Almost eleven years ago my divorce went through the courts right after the New Year. I was alone, depressed and wondering how I was going to cope with the stigma and heartache of divorce. The one thing I did right was not make any New Year’s resolutions. I already felt like a failure and did not want to add to my misery by committing to any farfetched resolutions, no matter how well intended they might be. I felt I did the responsible thing by just accepting that my marriage was over. It was hard, but I realize now it was the right thing to do. The only real plans I made for the New Year was making it to the next one.
The very term: “New Year’s resolution” is a disaster waiting to happen. Yet millions of people each year fall into the trap of making commitments they either cannot or will not complete. Why do people do this? Call it human nature or delusions of grandeur or just plain ignorance. The simple fact of the matter is: New Year’s resolutions do not work! It is estimated that 70% of Americans will make some kind a New Year’s resolution this year, that’s the good news. The bad news is that almost all of these people won’t even remember any of the resolutions they make, just six weeks into the New Year! When will we ever learn?
The reason so many people fail in their quest to improve their lives through resolutions is they have absolutely no plans how to implement their goals. A lot of people do not even take the time to write their goals down. A three-month, six-month and one-year goal plan is a good idea. Billionaire tycoon and oilman J. Paul Getty once said: “Not making a list of your goals is just an excuse not to do them.” I’m glad I heard that quote when I was young. I am constantly evaluating and structuring my daily life to reach my goals. It is paramount that you write your goals down! Try using a pen or pencil with a notepad or elegant stationary paper in your own writing. Be realistic about what you can achieve during the next few months or years. The first man to break the 4-minute mile, Sir Roger Bannister, had already planned his next attempt in case he failed at his first. And he did fail, many times before he was successful. More importantly than that he was realistic in his quest to reach his goal. In my distance running career I had trouble getting under the 5-minute barrier. I soon realized the 4-minute mile was not in the cards for me. I reevaluated my goals and made adjustments accordingly. I achieved the goal I was capable of but not the one I wanted. Distance running taught me that if I worked hard and persevered I would be successful in that sport and more importantly, life.

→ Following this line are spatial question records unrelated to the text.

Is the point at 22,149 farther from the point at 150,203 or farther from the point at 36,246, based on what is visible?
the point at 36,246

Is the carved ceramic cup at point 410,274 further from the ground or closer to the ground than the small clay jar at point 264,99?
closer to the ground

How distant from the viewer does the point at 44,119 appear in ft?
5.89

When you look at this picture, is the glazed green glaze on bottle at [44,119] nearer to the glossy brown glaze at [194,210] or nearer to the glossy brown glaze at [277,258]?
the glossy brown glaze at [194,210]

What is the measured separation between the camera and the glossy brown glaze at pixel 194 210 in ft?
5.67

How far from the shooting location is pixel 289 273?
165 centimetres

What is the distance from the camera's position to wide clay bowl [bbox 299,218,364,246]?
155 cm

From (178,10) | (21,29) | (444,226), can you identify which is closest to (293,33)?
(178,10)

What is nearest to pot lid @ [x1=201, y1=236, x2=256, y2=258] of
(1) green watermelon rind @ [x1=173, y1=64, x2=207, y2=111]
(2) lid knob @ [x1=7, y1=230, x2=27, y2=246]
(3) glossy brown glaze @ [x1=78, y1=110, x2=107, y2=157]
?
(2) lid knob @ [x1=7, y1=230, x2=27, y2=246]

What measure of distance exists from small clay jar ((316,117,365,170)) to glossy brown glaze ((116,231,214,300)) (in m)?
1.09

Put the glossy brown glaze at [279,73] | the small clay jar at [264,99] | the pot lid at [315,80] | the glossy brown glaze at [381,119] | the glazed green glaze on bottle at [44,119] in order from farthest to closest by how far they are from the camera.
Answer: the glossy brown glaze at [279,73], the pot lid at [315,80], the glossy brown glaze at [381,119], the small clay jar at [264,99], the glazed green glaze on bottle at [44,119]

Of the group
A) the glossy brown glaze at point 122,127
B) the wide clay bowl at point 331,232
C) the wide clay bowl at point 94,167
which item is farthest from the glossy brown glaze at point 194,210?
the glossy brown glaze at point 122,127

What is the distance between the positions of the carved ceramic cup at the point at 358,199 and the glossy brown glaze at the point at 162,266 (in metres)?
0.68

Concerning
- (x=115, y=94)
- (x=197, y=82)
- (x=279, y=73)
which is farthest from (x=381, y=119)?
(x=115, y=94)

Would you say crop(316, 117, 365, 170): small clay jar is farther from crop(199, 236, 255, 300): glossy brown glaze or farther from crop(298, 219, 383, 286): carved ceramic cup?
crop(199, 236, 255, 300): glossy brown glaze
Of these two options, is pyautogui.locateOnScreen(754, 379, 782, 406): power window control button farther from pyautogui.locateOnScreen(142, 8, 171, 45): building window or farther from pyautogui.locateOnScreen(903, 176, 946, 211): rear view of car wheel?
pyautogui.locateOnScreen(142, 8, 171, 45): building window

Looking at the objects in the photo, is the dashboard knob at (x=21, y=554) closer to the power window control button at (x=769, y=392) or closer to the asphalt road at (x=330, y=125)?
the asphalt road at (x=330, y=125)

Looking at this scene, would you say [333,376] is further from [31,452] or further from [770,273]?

So how do you avoid becoming a victim of the New Year’s resolution trap? Try this: make your resolutions during the summer. By doing this you will have plenty of time to adjust and rethink your strategy in case you fail. The summer is also a great time to be outside and exercise. Swimming, hiking, running or even walking will lift your spirits and make you want to do more. Set a schedule and stick to it! Don’t make excuses! It only takes three weeks to establish a good habit. It takes a lot longer to break one. I’d tried this summer resolution schedule about ten years ago and it has worked very well for me. I found what worked for me and what didn’t work for me long before that dreaded January 1st deadline.
Finally, the holidays were meant to be a happy time visiting family and friends. Unfortunately, for a lot of people, it can be the most depressing time of year. A lot of this is exasperated by partying and drinking, not to mention all the fatalities caused by drunk drivers. If you are struggling emotionally this New Year’s Eve, try staying home and not overindulging. You will feel so much better the first day of the New Year. Above all, try to be happy in this moment, after all it’s you have. Happy New Year!